At long last, the Liberian government has met one of the several demands of the artistic community by introducing the hologram security stamp four weeks ago, with the hope of protecting artistic and literary works.
While this government effort to impede the growth of the black market is laudable, however, the lack of a cordial relationship between the artists and the copyright office is worrisome.
The much talked about stamp comes with high class security features, which makes it very difficult to duplicate.

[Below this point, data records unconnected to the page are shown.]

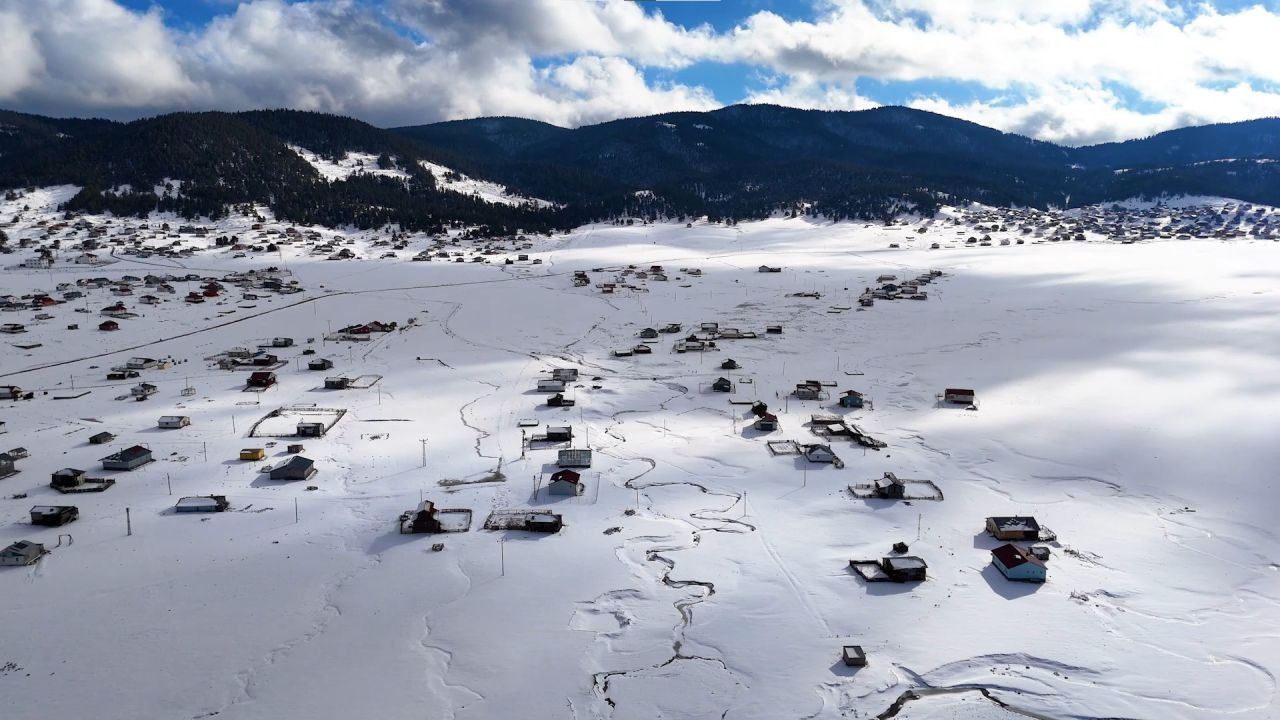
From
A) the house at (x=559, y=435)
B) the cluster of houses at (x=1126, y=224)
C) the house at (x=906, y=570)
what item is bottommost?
the house at (x=906, y=570)

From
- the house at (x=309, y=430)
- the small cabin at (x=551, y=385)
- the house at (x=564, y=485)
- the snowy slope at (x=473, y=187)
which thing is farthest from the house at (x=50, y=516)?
the snowy slope at (x=473, y=187)

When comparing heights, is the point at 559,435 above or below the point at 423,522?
above

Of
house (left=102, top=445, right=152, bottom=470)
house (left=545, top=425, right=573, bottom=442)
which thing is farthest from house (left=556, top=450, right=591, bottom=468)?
house (left=102, top=445, right=152, bottom=470)

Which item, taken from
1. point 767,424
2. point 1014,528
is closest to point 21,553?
point 767,424

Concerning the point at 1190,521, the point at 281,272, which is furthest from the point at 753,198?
the point at 1190,521

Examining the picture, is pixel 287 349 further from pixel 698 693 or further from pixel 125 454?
pixel 698 693

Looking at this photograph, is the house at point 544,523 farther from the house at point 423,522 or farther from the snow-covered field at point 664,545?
the house at point 423,522

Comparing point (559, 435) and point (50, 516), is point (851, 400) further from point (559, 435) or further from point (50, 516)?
point (50, 516)
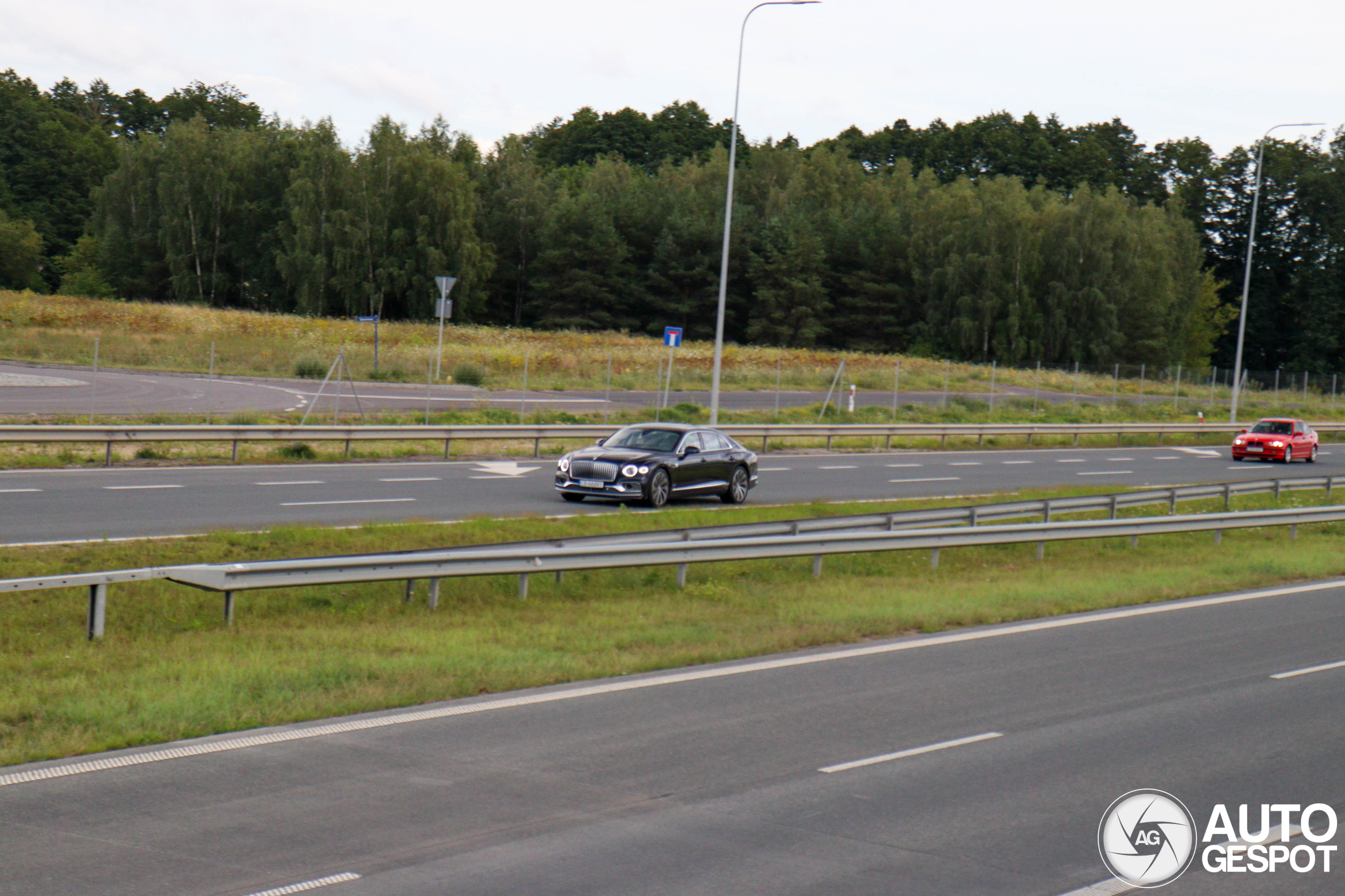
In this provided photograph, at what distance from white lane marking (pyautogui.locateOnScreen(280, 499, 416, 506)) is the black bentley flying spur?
2.83m

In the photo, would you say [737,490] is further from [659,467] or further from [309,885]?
[309,885]

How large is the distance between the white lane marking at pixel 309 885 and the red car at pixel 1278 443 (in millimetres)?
39605

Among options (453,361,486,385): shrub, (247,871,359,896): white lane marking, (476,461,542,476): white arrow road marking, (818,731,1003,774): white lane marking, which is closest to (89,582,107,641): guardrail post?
(247,871,359,896): white lane marking

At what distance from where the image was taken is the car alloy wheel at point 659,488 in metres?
21.0

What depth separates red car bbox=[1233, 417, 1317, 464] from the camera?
129 feet

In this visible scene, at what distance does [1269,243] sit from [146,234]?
309 ft

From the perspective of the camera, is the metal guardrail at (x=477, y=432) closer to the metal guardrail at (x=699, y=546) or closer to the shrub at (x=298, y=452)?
the shrub at (x=298, y=452)

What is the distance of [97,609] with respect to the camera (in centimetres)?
973

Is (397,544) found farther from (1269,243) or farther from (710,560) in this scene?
(1269,243)

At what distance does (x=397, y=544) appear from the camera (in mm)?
15547

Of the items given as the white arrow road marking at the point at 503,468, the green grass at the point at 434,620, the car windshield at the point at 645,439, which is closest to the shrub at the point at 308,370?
the white arrow road marking at the point at 503,468

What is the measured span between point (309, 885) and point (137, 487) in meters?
16.4

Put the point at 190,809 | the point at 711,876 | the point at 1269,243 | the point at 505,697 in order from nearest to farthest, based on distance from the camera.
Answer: the point at 711,876 < the point at 190,809 < the point at 505,697 < the point at 1269,243

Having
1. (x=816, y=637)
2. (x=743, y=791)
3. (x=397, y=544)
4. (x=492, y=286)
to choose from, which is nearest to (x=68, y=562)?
(x=397, y=544)
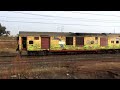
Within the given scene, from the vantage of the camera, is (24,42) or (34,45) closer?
(34,45)

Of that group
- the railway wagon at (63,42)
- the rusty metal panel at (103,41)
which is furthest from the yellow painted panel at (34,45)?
the rusty metal panel at (103,41)

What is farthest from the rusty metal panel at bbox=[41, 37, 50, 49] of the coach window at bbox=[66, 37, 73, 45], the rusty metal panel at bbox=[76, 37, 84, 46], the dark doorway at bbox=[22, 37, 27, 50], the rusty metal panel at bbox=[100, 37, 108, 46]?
the rusty metal panel at bbox=[100, 37, 108, 46]

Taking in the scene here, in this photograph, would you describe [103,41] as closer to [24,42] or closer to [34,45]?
[34,45]

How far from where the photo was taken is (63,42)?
34031mm

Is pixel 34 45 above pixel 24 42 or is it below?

It would cost US$0.10 (ten US cents) to be placed on a single work of an artist’s.
The holographic stamp protects and distinguishes the authentic works of an artist from pirated ones, therefore helping artists to benefit more from their works.
Looking at the bad relationship between the creative people and the Liberia Copyright Office, I think the copyright office has more work to do to make the copyright law a success.
In order to make the copyright law impactful, authorities at the copyright office need to wake up from their idle state and launch a nationwide awareness of the copyright law, the hologram stamp and the legal benefits accrued when creative people copyright their works.
If the copyright office fails to launch a nationwide awareness, it will give pirates, who mostly pose as distributors and marketers, the edge in increasing the growth of the black market, as the presence of the copyright office will not be felt among creative people.
Almost all of the authorities at the copyright office are aware that the one reason why most creative people don’t register their works is because of the phrase in the Copyright Law that says “protection of artistic work is automatic.”
Therefore, if awareness is created, it will better explain the meaning of this phrase and where it does not apply, in the case of copyright infringement.
The awareness will also make creative people understand the Copyright Law, the benefits it provides to them when their works are registered and have the hologram stamp.
Continuing complaining about a low budget will not help; the only thing that will help is making the necessary sacrifice that will yield fruits tomorrow and bring about a cordial relationship between the office and artists.
The copyright office should also stop what artists see as a delaying tactic for the office not working speedily with line ministries to have stores not authorized to sell artistic and literary works to desist from such sales; this is damaging the reputation of the copyright office and its chances for being trusted to
protect artists and their works.
Unless awareness is carried out, the chance of the copyright law making an impact is slim.
Choosing the least of all evils by remaining idle is not bad, but it only makes efforts to fight piracy weak, and creates havoc for artists.